── DATA FOR REVIEW
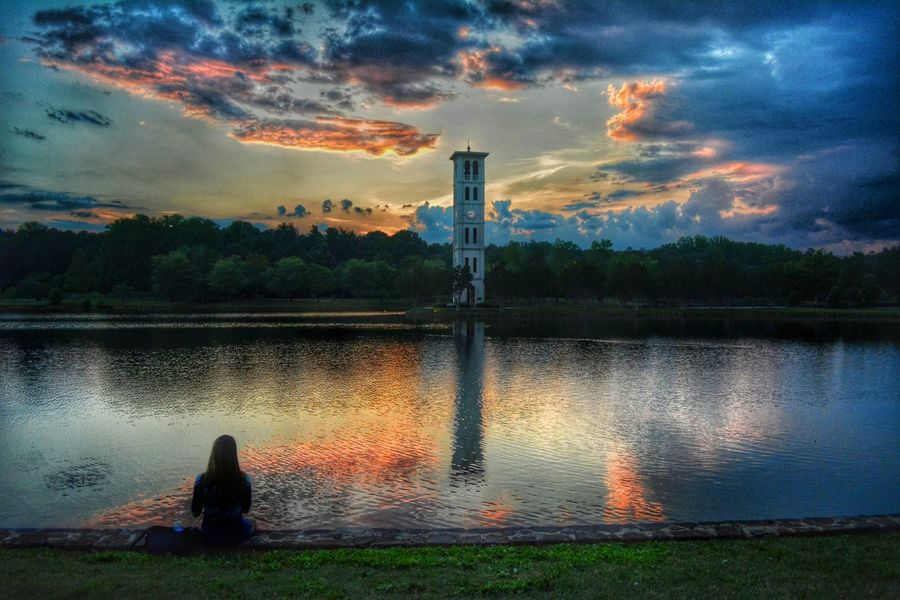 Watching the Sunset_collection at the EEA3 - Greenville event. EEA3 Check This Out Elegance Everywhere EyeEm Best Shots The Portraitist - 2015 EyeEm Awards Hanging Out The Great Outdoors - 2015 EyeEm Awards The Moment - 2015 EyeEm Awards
────
── DATA FOR REVIEW
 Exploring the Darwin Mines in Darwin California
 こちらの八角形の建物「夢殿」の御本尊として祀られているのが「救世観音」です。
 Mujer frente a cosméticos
────
# WHAT IS NEEDED
Retype the portion of the data above that starts on the line with "Exploring the Darwin" and finishes on the line with "Mujer frente a cosméticos", including both of those lines.

# SOLVED PROBLEM
 Exploring the Darwin Mines in Darwin California
 こちらの八角形の建物「夢殿」の御本尊として祀られているのが「救世観音」です。
 Mujer frente a cosméticos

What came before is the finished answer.